The return on infrastructure is not simply the recovery of investment costs. Investing in infrastructure can most most directly improve people's living standards and income levels. Every person and business can enjoy the convenience of roads, bridges, and networks that bring life, production, and resources. Without infrastructure, even if you have the best factories and technicians, you will not be able to keep them alive. Infrastructure is the "most basic" facility, the most preferred option. The most basic option for investment is to invest in education in terms of people and infrastructure in terms of materials.
Infrastructure [roads, bridges, ports, airports] accelerates the flow of people and materials and reduces the cost of movement, making industrial investment possible.
Infrastructure, the investment is huge and takes a long time to recover the cost of investment, and can greatly improve a country's national power, so developed countries have avoided or even suppressed developing countries from investing in infrastructure.
I wonder how the government and people of Bangladesh view infrastructure, is it the same perception as yours?
Now that Bangladesh's neighbors are promoting infrastructure, I hope that Bangladesh will also build a lot of future-oriented infrastructure as a way to be in a good position to compete.
Our government has also been building more infrastructure in the country, not only traditional roads, bridges, ports, airports, power plants, but also future-proof infrastructure such as networks, big data, computing nodes, etc. For example, where I am now, gigabit internet is already available to households, and I have 1000 megabit broadband for only $5 (25RMB). 1 gigabit is 1,000 megabits per second (Mbps) 1,000 Mbps
This video is about how a poor, landlocked, mountainous province made a leap in GDP because of the construction of infrastructure and network infrastructure.
The relationship between Sri Lanka, Bangladesh, Pakistan and China is geopolitically determined, and no matter which government comes to power, as long as the leadership of that government still has its own national interests in mind, it is unlikely to do anything to harm bilateral relations.
Those people or institutions or scholars who hype and repeat China's debt trap are essentially serving the Western media hegemony.

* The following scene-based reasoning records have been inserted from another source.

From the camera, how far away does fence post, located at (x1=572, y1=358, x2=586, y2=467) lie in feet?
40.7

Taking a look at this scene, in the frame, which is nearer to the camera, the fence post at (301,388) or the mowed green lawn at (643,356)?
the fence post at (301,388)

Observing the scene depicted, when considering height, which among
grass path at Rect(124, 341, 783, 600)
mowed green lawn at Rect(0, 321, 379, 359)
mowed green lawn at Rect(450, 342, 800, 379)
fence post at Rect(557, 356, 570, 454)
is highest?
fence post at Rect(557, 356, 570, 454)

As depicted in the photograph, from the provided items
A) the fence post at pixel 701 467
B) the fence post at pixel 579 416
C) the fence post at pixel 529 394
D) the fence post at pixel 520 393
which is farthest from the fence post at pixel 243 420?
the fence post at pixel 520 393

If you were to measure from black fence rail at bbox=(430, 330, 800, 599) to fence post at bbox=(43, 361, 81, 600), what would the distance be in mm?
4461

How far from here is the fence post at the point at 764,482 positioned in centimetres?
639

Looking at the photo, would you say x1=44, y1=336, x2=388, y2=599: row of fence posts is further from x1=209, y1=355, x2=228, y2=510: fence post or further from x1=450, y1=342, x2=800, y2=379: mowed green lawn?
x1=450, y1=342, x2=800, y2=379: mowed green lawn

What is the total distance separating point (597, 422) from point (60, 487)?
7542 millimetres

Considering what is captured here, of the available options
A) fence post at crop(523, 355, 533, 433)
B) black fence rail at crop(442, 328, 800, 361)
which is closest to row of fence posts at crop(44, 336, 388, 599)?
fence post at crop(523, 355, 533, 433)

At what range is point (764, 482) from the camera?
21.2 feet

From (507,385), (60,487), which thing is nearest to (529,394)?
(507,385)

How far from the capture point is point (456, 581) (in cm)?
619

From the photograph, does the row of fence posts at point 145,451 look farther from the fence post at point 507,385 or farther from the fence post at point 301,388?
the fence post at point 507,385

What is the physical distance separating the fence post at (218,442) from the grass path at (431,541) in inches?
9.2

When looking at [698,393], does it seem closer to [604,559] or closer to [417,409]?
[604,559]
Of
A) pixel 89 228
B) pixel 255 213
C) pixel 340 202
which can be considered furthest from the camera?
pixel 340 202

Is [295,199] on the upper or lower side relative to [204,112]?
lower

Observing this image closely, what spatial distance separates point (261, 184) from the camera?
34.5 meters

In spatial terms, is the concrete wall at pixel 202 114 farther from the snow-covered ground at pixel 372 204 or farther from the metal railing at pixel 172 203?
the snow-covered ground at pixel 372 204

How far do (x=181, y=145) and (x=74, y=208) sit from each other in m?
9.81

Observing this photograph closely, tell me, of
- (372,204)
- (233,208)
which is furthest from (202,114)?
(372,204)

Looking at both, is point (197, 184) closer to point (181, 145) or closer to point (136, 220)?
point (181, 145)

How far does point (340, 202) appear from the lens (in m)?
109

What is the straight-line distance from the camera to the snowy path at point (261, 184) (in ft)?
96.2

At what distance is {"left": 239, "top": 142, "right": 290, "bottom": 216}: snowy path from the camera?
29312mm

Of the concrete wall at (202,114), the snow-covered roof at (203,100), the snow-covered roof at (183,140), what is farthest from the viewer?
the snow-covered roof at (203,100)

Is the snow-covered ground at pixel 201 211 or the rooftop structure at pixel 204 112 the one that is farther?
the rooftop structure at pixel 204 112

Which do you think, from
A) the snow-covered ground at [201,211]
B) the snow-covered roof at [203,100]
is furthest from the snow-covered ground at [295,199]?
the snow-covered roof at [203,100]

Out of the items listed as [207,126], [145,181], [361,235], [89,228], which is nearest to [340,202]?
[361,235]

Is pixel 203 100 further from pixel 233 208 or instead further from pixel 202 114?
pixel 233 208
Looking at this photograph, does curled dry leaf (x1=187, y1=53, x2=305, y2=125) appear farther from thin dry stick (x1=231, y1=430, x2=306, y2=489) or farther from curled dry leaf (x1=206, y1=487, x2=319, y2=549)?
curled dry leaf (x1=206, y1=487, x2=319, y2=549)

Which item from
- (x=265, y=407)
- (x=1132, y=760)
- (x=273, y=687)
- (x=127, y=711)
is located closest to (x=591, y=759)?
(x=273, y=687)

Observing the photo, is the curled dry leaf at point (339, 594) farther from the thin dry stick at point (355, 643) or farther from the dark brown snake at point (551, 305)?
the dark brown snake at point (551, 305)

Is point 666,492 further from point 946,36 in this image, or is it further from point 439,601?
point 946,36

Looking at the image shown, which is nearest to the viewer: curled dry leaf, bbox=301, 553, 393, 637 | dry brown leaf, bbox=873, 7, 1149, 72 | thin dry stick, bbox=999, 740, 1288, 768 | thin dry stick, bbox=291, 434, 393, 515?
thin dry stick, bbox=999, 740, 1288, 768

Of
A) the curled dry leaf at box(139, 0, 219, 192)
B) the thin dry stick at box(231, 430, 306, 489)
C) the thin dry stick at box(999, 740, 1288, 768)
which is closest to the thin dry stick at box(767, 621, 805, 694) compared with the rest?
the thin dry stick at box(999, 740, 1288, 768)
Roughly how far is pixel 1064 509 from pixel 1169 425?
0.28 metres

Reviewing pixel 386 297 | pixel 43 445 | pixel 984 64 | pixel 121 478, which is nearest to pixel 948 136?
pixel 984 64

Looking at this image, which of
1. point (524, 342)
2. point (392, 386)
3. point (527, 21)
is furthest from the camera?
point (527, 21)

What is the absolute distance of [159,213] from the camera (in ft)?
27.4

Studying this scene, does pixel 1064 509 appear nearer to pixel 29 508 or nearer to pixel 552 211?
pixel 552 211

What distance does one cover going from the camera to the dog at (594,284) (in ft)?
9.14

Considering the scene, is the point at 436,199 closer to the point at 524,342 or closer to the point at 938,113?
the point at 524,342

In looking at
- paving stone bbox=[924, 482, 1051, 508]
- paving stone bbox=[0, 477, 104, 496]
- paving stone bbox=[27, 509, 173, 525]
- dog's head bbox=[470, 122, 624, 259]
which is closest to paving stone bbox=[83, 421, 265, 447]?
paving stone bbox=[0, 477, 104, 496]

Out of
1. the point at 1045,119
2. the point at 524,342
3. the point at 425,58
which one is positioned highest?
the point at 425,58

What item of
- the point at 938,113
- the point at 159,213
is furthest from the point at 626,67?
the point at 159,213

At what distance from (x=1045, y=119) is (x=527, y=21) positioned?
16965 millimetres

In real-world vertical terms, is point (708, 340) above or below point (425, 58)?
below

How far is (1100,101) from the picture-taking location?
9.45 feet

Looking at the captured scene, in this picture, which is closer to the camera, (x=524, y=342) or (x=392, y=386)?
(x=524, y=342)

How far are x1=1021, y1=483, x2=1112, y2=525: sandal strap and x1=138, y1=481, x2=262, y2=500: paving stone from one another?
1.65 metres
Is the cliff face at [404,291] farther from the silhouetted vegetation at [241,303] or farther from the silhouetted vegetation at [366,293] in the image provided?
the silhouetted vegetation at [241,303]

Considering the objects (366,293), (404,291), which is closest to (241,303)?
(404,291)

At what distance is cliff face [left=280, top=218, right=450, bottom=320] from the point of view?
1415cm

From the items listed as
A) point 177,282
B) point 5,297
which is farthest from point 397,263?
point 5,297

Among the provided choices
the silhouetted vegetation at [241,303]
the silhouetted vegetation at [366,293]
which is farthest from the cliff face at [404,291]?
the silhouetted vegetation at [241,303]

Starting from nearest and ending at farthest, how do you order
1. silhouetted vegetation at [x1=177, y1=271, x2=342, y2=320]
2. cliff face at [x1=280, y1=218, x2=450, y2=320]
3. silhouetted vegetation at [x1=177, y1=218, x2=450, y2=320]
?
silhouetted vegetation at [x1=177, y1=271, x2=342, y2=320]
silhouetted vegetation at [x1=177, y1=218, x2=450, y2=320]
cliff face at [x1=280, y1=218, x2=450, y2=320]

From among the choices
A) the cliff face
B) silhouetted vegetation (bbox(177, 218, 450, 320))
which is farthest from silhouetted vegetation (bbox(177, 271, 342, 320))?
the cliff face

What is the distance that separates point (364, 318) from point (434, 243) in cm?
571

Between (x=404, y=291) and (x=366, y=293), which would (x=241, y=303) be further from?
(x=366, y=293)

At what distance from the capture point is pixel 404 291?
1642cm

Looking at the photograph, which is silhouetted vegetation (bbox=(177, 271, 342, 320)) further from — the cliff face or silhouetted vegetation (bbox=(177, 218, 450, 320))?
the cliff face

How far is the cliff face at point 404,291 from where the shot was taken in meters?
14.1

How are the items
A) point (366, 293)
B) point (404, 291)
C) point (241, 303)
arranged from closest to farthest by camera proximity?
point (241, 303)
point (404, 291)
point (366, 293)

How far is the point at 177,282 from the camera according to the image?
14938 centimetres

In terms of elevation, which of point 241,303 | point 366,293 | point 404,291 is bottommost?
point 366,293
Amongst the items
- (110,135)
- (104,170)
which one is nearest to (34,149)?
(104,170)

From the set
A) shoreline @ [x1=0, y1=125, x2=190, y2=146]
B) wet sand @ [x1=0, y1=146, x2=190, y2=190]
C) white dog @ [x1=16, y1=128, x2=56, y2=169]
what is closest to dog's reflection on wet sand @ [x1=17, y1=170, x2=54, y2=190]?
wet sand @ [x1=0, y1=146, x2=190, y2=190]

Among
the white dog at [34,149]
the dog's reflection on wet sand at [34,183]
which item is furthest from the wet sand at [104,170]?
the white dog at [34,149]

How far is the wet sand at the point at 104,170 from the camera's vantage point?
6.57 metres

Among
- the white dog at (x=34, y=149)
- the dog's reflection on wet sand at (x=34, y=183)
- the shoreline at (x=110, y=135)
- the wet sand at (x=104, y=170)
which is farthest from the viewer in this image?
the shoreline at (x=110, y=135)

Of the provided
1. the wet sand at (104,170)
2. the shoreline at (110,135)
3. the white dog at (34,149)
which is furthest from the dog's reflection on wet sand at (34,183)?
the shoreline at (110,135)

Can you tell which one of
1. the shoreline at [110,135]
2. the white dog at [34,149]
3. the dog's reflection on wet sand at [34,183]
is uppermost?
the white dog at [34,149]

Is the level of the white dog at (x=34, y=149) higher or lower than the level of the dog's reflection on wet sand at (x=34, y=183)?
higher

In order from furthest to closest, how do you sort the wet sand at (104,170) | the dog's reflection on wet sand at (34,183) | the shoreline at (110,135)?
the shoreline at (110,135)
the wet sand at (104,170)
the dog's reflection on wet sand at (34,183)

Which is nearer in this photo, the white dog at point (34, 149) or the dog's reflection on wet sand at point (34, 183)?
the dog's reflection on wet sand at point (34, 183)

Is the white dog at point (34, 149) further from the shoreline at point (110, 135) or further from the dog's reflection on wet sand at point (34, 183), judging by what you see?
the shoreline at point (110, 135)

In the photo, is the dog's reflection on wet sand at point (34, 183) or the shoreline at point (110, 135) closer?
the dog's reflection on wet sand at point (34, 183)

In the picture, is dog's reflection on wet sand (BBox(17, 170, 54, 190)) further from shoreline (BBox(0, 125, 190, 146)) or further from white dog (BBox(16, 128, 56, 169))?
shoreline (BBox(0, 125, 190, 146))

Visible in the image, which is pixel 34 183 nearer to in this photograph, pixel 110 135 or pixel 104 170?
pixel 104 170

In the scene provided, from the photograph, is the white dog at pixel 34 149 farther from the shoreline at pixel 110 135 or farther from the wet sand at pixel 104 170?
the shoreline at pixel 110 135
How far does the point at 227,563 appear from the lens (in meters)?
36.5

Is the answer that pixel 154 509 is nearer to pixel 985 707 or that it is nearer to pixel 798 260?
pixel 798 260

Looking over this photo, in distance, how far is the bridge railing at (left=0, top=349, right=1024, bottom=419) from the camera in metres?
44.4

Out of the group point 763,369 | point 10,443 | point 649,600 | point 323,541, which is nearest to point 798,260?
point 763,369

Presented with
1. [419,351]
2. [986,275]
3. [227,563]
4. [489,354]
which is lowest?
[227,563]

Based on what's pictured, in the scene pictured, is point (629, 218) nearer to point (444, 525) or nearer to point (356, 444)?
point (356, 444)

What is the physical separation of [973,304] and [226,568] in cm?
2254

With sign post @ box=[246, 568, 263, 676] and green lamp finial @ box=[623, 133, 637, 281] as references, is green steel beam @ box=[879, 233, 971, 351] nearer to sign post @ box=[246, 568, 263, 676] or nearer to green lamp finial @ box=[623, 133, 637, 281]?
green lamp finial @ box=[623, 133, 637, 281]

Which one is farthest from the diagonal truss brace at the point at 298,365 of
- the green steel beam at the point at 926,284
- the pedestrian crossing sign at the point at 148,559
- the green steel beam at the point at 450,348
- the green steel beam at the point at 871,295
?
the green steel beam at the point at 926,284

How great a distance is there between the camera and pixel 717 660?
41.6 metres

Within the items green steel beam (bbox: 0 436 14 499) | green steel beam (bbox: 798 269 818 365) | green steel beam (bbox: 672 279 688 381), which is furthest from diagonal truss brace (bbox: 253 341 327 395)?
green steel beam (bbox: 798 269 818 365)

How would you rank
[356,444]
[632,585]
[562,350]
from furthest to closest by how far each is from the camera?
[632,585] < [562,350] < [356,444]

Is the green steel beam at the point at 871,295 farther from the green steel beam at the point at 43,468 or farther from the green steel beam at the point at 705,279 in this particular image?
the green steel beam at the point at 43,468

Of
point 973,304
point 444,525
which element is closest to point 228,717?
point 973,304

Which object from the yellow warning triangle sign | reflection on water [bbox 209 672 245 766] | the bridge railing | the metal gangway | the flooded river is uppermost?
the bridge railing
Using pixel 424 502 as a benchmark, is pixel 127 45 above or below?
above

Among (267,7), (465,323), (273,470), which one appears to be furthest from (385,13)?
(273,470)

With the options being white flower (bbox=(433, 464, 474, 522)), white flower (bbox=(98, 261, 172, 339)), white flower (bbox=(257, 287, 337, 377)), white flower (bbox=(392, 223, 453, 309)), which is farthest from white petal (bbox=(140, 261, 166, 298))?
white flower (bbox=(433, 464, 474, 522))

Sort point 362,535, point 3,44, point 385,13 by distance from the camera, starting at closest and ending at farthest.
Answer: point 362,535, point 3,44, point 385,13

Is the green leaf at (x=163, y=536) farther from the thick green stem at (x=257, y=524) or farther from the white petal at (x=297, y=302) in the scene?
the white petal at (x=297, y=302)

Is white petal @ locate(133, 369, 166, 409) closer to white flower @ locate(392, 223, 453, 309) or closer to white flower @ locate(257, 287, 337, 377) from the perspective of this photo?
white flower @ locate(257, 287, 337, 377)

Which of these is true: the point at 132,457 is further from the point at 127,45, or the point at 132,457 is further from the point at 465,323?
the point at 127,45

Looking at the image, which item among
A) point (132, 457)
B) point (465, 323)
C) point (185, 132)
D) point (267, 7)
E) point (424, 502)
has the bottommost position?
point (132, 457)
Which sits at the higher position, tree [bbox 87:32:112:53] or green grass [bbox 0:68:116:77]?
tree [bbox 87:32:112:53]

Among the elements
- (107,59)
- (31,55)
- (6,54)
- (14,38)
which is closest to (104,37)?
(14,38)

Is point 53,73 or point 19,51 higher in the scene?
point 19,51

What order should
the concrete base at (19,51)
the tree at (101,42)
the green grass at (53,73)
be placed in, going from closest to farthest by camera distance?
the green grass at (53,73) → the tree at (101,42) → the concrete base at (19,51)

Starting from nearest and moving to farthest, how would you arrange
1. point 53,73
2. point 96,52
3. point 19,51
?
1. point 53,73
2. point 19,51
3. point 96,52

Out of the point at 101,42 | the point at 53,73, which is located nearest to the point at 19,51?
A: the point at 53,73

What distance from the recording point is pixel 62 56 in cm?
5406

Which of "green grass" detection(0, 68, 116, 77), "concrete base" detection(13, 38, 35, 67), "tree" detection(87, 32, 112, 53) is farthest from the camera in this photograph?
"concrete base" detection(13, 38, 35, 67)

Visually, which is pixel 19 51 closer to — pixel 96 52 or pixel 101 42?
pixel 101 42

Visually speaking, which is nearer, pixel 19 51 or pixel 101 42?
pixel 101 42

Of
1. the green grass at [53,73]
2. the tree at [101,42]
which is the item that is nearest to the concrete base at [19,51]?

The leaders of the Chinese government, unless they are all fools, will not engage in any debt trap and do anything detrimental to bilateral relations with developing countries. Not to mention countries like Bangladesh, Sri Lanka, and Pakistan that share important strategic interests with China.
At this stage, the West, India, Japan and other countries that have fundamental conflicts of interest with China will use all their capabilities to suppress and provoke China and stifle its development before it has fully grown.
China's strategy to deal with this is simple: actively expand relations with developing countries to reduce pressure and maintain its momentum while being suppressed by the dominant Western powers. This is the context in which the Belt and Road agreement was proposed.
To put it bluntly, for China, the benefits of China's bilateral relationship with Bangladesh far outweigh the benefits that the debt trap will bring to China. IIf I can understand this as an ordinary Chinese, then the Chinese government people can see it even more clearly.